**To be done:** In the thread on clearing the SCTLR.A bit for v7 cores, which compiler versions are said to emit unaligned accesses for v7 only?

**Document excerpt:**
Re: [PATCH] ARM: decompressor: clear SCTLR.A bit for v7 cores

5 Nov 2012


      On 6 November 2012 02:48, Rob Herring robherring2@gmail.com wrote:
...
On 11/05/2012 05:13 AM, Russell King - ARM Linux wrote:
...
On Mon, Nov 05, 2012 at 10:48:50AM +0000, Dave Martin wrote:
...
On Thu, Oct 25, 2012 at 05:08:16PM +0200, Johannes Stezenbach wrote:
...
On Thu, Oct 25, 2012 at 09:25:06AM -0500, Rob Herring wrote:
...
On 10/25/2012 09:16 AM, Johannes Stezenbach wrote:
...
On Thu, Oct 25, 2012 at 07:41:45AM -0500, Rob Herring wrote:
> On 10/25/2012 04:34 AM, Johannes Stezenbach wrote:
>> On Thu, Oct 11, 2012 at 07:43:22AM -0500, Rob Herring wrote:
>>
>>> While v6 can support unaligned accesses, it is optional and current
>>> compilers won't emit unaligned accesses. So we don't clear the A bit for
>>> v6.
>>
>> not true according to the gcc changes page
>
> What are you going to believe: documentation or what the compiler
> emitted? At least for ubuntu/linaro 4.6.3 which has the unaligned access
> support backported and 4.7.2, unaligned accesses are emitted for v7
> only. I guess default here means it is the default unless you change the
> default in your build of gcc.
Since ARMv6 can handle unaligned access in the same way as ARMv7
it seems a clear bug in gcc which might hopefully get fixed.
Thus in this case I think it is reasonable to follow the
gcc documentation, otherwise the code would break for ARMv6
when gcc gets fixed.
But the compiler can't assume the state of the U bit. I think it is
still legal on v6 to not support unaligned accesses, but on v7 it is
required. All the standard v6 ARM cores support it, but I'm not sure
about custom cores or if there are SOCs with buses that don't support
unaligned accesses properly.

**Dataset excerpts:**
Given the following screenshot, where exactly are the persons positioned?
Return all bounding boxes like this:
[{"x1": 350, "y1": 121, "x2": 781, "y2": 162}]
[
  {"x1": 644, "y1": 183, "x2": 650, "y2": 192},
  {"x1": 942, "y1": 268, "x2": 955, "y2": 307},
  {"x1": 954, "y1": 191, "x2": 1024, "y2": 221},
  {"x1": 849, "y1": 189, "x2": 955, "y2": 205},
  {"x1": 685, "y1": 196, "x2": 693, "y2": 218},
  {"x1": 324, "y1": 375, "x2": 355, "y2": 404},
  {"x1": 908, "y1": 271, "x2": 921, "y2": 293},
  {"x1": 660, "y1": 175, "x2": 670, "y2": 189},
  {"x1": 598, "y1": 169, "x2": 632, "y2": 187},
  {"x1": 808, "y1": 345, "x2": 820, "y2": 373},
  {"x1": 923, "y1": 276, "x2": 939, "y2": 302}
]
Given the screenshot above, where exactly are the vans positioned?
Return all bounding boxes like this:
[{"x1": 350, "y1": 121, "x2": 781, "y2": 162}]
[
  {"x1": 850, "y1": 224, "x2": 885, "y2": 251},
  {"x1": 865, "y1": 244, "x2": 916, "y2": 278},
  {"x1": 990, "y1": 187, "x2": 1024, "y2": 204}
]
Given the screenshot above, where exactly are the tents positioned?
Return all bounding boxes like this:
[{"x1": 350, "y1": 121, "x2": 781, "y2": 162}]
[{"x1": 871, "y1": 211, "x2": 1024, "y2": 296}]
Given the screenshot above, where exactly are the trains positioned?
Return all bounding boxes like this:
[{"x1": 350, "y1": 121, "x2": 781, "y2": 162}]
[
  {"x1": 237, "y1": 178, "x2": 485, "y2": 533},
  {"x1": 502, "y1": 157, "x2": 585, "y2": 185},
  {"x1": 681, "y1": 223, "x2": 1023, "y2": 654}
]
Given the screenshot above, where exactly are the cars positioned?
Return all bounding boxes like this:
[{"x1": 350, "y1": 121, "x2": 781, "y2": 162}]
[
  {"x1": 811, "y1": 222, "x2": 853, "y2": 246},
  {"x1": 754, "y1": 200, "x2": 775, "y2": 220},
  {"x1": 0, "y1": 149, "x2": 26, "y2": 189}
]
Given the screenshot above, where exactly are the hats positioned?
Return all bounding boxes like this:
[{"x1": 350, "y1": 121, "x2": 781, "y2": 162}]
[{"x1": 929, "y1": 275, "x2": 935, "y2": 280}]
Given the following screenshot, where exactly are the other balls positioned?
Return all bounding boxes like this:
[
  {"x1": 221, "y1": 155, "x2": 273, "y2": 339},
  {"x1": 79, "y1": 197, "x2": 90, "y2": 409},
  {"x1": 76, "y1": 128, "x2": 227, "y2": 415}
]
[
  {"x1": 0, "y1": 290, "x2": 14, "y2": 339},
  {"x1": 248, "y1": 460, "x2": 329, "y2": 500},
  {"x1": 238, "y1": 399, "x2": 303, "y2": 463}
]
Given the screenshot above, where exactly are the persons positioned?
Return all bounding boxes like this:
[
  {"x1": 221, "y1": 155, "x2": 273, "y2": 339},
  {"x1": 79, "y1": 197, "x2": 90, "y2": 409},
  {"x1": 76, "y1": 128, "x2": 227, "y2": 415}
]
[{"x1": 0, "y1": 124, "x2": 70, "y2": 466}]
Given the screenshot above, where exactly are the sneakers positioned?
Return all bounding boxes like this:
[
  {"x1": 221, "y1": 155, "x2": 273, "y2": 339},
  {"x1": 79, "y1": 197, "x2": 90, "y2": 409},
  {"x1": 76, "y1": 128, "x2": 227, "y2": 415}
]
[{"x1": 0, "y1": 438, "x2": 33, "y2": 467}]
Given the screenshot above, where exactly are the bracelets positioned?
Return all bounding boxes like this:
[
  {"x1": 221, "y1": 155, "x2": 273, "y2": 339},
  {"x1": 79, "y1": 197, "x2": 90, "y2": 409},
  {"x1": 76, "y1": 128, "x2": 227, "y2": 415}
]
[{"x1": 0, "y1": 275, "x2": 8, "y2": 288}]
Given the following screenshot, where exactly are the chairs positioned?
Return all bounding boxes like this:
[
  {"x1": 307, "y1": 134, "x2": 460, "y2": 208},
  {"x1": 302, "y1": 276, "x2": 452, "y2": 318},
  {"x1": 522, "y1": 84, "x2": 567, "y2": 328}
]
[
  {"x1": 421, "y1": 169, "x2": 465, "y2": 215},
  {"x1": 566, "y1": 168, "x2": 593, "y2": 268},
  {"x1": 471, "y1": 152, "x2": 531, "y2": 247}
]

**Response to the exercise:** Ubuntu/Linaro 4.6.3, which has the unaligned access support backported, and 4.7.2.